Der entpuppt sich nämlich als Feldwebel des IV. Regiments, das beim blutig niedergeworfenen polnischen
Aufstand gegen die zaristische Fremdherrschaft 1831/32 besonders tapfer kämpfte. Zu seiner und aller Überraschung
findet er in der von Geheimnissen umwitterten Unbekannten seine tot geglaubte Frau. Das klingt heute zwar rührselig,
drückt aber die große Sympathie und Unterstützung der deutschen Bevölkerung für die
verfolgten polnischen Freischärler aus. Und die Theaterbesucher verstanden es so, auch als aktuelle Mahnung
gegen Fremdenfeindlichkeit.
Für die Gesangsnummern beider Stücke verwendete Lortzing, dem Brauch des französischen Vaudevilles
folgend, weitgehend damals beliebte Lieder und Opernarien.
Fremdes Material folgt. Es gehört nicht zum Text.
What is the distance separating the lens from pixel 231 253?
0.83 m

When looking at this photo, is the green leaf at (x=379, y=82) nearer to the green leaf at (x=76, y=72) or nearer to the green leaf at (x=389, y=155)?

Beiden Stücken stellte er eine eigene Ouvertüre
voran. Als Ausdruck der allgemeinen und seiner eigenen Sympathie für die aus ihrer Heimat vertriebenen
polnischen Freiheitskämpfer komponierte er das Auftrittslied für den Feldwebel vom IV. Regiment und
verwendete für das Finale das später zur polnischen Nationalhymne erhobene Lied Noch ist Polen
nicht verloren. Feinsinnige Harmonisierung und Instrumentation geben beiden Stücken musikalische
Geschlossenheit und durchaus persönliches Gepräge.
Intendant Ingolf Huhn inszenierte die Stücke behutsam, mit Sinn für feinen, auch hintergründigen
Humor (im Weihnachtsabend mit einer marionettenhaft gespielten Szene). Rita Zaworka, Uta Simone,
Marcus Sandmann, Lothar Ballhaus, Hans-Heinrich Ehrler und Klaus Kühl zeigen sich in beiden Stücken
spielfreudig mit guten gesanglichen Leistungen. Im Polen kommt noch Guido Hackhausen als stattliche
Erscheinung in der Titelrolle hinzu. Generalmusikdirektor Georg Christoph Sandmann nimmt diese Musik ernst,
führt differenzierend und präzise die Solisten, den Chor und die Mittelsächsische Philharmonie
zu einer überzeugenden und beeindruckenden musikalischen Gestaltung.